(Stored data)
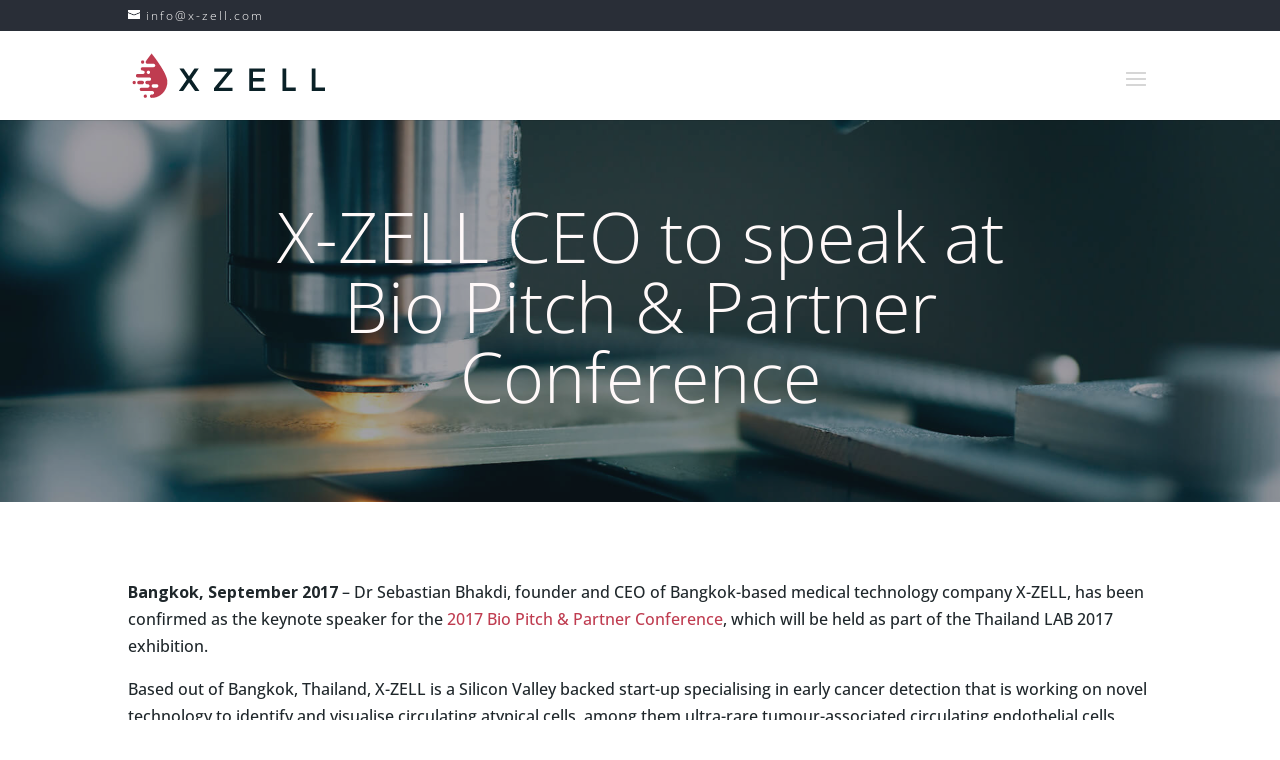

--- FILE ---
content_type: text/css
request_url: https://www.x-zell.com/wp-content/et-cache/5453/et-divi-dynamic-5453-late.css?ver=1768064890
body_size: 101
content:
@font-face{font-family:ETmodules;font-display:block;src:url(//www.x-zell.com/wp-content/themes/Divi/core/admin/fonts/modules/social/modules.eot);src:url(//www.x-zell.com/wp-content/themes/Divi/core/admin/fonts/modules/social/modules.eot?#iefix) format("embedded-opentype"),url(//www.x-zell.com/wp-content/themes/Divi/core/admin/fonts/modules/social/modules.ttf) format("truetype"),url(//www.x-zell.com/wp-content/themes/Divi/core/admin/fonts/modules/social/modules.woff) format("woff"),url(//www.x-zell.com/wp-content/themes/Divi/core/admin/fonts/modules/social/modules.svg#ETmodules) format("svg");font-weight:400;font-style:normal}

--- FILE ---
content_type: text/css
request_url: https://www.x-zell.com/wp-content/et-cache/5453/et-divi-dynamic-5453-late.css
body_size: 101
content:
@font-face{font-family:ETmodules;font-display:block;src:url(//www.x-zell.com/wp-content/themes/Divi/core/admin/fonts/modules/social/modules.eot);src:url(//www.x-zell.com/wp-content/themes/Divi/core/admin/fonts/modules/social/modules.eot?#iefix) format("embedded-opentype"),url(//www.x-zell.com/wp-content/themes/Divi/core/admin/fonts/modules/social/modules.ttf) format("truetype"),url(//www.x-zell.com/wp-content/themes/Divi/core/admin/fonts/modules/social/modules.woff) format("woff"),url(//www.x-zell.com/wp-content/themes/Divi/core/admin/fonts/modules/social/modules.svg#ETmodules) format("svg");font-weight:400;font-style:normal}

- _Task brief_
Except for the pictures, print the data above exactly.

- _Expected answer_
--- FILE ---
content_type: text/css
request_url: https://www.x-zell.com/wp-content/et-cache/5453/et-divi-dynamic-5453-late.css?ver=1768064890
body_size: 101
content:
@font-face{font-family:ETmodules;font-display:block;src:url(//www.x-zell.com/wp-content/themes/Divi/core/admin/fonts/modules/social/modules.eot);src:url(//www.x-zell.com/wp-content/themes/Divi/core/admin/fonts/modules/social/modules.eot?#iefix) format("embedded-opentype"),url(//www.x-zell.com/wp-content/themes/Divi/core/admin/fonts/modules/social/modules.ttf) format("truetype"),url(//www.x-zell.com/wp-content/themes/Divi/core/admin/fonts/modules/social/modules.woff) format("woff"),url(//www.x-zell.com/wp-content/themes/Divi/core/admin/fonts/modules/social/modules.svg#ETmodules) format("svg");font-weight:400;font-style:normal}

--- FILE ---
content_type: text/css
request_url: https://www.x-zell.com/wp-content/et-cache/5453/et-divi-dynamic-5453-late.css
body_size: 101
content:
@font-face{font-family:ETmodules;font-display:block;src:url(//www.x-zell.com/wp-content/themes/Divi/core/admin/fonts/modules/social/modules.eot);src:url(//www.x-zell.com/wp-content/themes/Divi/core/admin/fonts/modules/social/modules.eot?#iefix) format("embedded-opentype"),url(//www.x-zell.com/wp-content/themes/Divi/core/admin/fonts/modules/social/modules.ttf) format("truetype"),url(//www.x-zell.com/wp-content/themes/Divi/core/admin/fonts/modules/social/modules.woff) format("woff"),url(//www.x-zell.com/wp-content/themes/Divi/core/admin/fonts/modules/social/modules.svg#ETmodules) format("svg");font-weight:400;font-style:normal}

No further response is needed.